Exemplarisch zeigte sich das in den Befunden von – nicht ganz aktuellen – Leserbefragungen, die besonders das «Bund»-Personal gerne zückte, um die Unverträglichkeit mit der Konkurrenz zu untermauern: Während BZ-Lesende eine hohe Affinität für volkstümliche Musik zeigten, tendierte beim «Bund» dieser Wert gegen null – und bei der Oper war es vice versa. Was tun in Zukunft? Von beidem ein bisschen? Mal die einen langweilen und dann die anderen? Wohl kaum, denn:

Die Antwort auf dieses Dilemma sieht Tamedia in einem digitalen Journalismus für ein jüngeres und breiteres Publikum: Netflix statt Oper, weg von Nischenthemen.

In der Logik kommerzieller Online-Medien zählen vor allem «Total Engaged Minutes», also die Zeit, die das Publikum mit einem Beitrag verbringt; je länger desto besser.

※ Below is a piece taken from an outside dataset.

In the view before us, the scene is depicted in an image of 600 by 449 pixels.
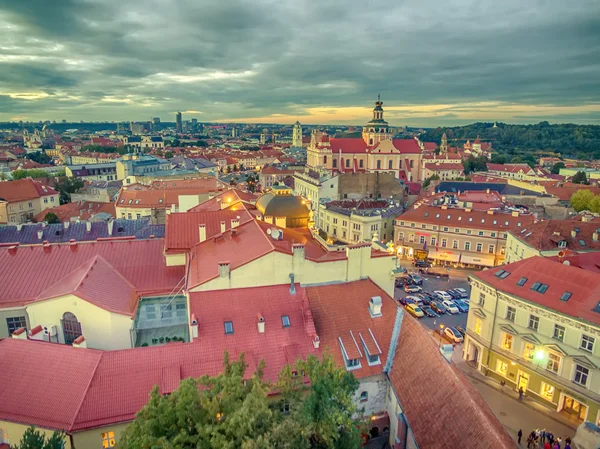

Für den Lokaljournalismus ändert sich damit der Fokus: «Aus der Region für die Region» reicht in der Regel nicht mehr. Wenn lokale Stoffe so aufbereitet werden, dass sie auch ausserhalb des Einzugsgebiets eines Mediums auf Interesse stossen, generieren sie mehr Nutzungszeit. Als Beispiel nannten die Tamedia-Verantwortlichen bei der ersten Vorstellung des Fusionsprojekts von «Bund» und BZ den Umweltskandal rund um den Blausee. Die Vorgänge spielen sich zwar in einer Ecke im Berner Oberland ab, die beteiligen Akteure haben aber nationale Prominenz. Einen Fall Blausee gibt es natürlich nicht alle Tage. Aber er zeigt das Prinzip «Aus der Region, für die Schweiz» idealtypisch auf.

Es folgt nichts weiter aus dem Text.